- _Selected text_
----
For several years groups and young Italians from the Sant’Egidio community have been spending several days in Elbasan, working with the mentally ill patients of the Elbasan Regional Hospital.

We got to know them and created a good relationship with them by going inside the hospital to try to get to know the patients and call them by name.

It was proposed to the managers that we do the Peace Prayer in the different pavilions or outdoors, identifying – always with the consent of the competent authorities – which of the guests could also go outside, naturally supervised by their managers and psychologists.

We accompanied them to the Elena Gjika School for the training of nurses and currently Our Lady of Good Counsel University. With the animators, we turned the classes into workshops of different interests, while the young volunteers animated the different groups, trying to understand and meet the needs of the guests.

The group of about 30 young people, from Genoa, who have been participating for a few years now, also includes some Albanian girls who have studied in Italy and who act as interpreters for the not easy Albanian language.

We Sisters have always been present, also because every day the staff prepared lunch for more than thirty ‘sick people’ and for the young people who in turn served at the table, prepared the dishes, took those in need to the bathroom and after lunch danced with them or played the guitar for them to sing. Albanian folk music and songs invited everyone to dance.

The experience usually lasts fifteen days in the summer and five days in the Christmas holidays.

Hosting these groups even to sleep makes us realise how prophetic the structure can become. Having broad horizons also helps the community to open up to new forms of service to the poor. It makes us realise that many young guests are ‘lost’ to drugs, alcohol, gambling and many other addictions. There are also those whose families can’t or no longer want to take care of them. The young volunteers easily empathise with the few patients entrusted to them, they care in all aspects.

Sant’Egidio & Sisters of St. Jeanne Antide Thouret, Elbasan Albania

Sant’Egidio is a Christian community, born in 1968, in the aftermath of the Second Vatican Council, in a high school in the centre of Rome. Over the years it has become a network of communities that, in more than 70 countries around the world, with a special focus on the peripheries and the outlying areas, gathers men and women of all ages and conditions, united by a bond of fraternity in listening to the Gospel and in voluntary and free commitment to the poor and to peace.

Prayer, the poor and peace are its fundamental references.
----
Transcribe the stretch of the account of the Sant’Egidio volunteers in Elbasan from "Sant’Egidio & Sisters" through "its fundamental references.".

[Stored data entries]
----
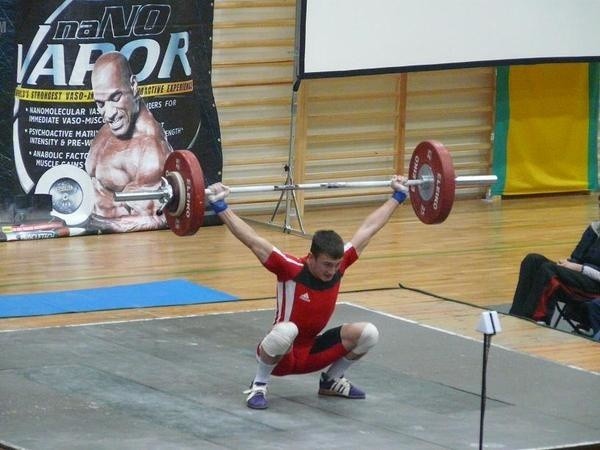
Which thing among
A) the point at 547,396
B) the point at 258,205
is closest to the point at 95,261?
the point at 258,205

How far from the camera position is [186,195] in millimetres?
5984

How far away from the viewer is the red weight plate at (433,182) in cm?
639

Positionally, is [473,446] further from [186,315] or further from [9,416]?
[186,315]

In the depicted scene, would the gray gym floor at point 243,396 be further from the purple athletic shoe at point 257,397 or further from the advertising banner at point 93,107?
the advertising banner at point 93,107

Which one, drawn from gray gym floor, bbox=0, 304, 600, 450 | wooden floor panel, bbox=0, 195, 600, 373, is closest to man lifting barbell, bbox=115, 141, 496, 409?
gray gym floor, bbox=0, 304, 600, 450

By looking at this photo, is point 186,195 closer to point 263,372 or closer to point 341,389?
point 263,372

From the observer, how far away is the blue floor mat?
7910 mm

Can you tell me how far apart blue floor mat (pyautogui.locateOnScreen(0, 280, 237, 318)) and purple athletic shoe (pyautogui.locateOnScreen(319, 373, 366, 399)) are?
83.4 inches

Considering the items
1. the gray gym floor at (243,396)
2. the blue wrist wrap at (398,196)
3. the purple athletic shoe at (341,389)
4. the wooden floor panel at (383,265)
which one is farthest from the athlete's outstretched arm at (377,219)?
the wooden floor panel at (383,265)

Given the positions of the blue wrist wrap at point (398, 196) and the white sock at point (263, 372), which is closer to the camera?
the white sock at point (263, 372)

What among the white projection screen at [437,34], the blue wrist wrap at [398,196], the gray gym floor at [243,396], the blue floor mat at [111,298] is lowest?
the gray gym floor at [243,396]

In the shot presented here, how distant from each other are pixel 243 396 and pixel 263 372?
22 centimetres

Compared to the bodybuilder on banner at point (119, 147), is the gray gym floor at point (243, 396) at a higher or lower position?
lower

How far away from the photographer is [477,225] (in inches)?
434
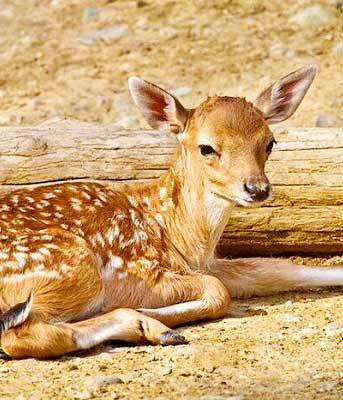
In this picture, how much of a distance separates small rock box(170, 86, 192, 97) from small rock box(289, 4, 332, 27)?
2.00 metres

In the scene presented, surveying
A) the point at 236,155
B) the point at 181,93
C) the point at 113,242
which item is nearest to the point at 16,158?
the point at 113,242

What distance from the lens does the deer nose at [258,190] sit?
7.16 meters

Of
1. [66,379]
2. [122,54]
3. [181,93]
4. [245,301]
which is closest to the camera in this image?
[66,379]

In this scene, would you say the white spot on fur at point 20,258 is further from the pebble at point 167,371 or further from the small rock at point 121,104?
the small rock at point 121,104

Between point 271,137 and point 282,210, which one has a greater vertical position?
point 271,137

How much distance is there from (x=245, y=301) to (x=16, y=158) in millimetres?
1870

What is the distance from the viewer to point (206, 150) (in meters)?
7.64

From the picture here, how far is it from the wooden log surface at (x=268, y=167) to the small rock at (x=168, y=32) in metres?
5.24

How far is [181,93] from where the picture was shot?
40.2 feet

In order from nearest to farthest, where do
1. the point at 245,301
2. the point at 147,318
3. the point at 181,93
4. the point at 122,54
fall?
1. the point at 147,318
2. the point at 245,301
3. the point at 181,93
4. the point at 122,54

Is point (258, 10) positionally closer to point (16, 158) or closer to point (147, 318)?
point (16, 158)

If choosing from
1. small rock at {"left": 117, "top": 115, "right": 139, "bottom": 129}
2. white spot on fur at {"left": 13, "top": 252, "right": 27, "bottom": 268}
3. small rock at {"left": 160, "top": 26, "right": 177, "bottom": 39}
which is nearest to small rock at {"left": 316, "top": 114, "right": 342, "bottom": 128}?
----
- _Task response_
Sant’Egidio & Sisters of St. Jeanne Antide Thouret, Elbasan Albania

Sant’Egidio is a Christian community, born in 1968, in the aftermath of the Second Vatican Council, in a high school in the centre of Rome. Over the years it has become a network of communities that, in more than 70 countries around the world, with a special focus on the peripheries and the outlying areas, gathers men and women of all ages and conditions, united by a bond of fraternity in listening to the Gospel and in voluntary and free commitment to the poor and to peace.

Prayer, the poor and peace are its fundamental references.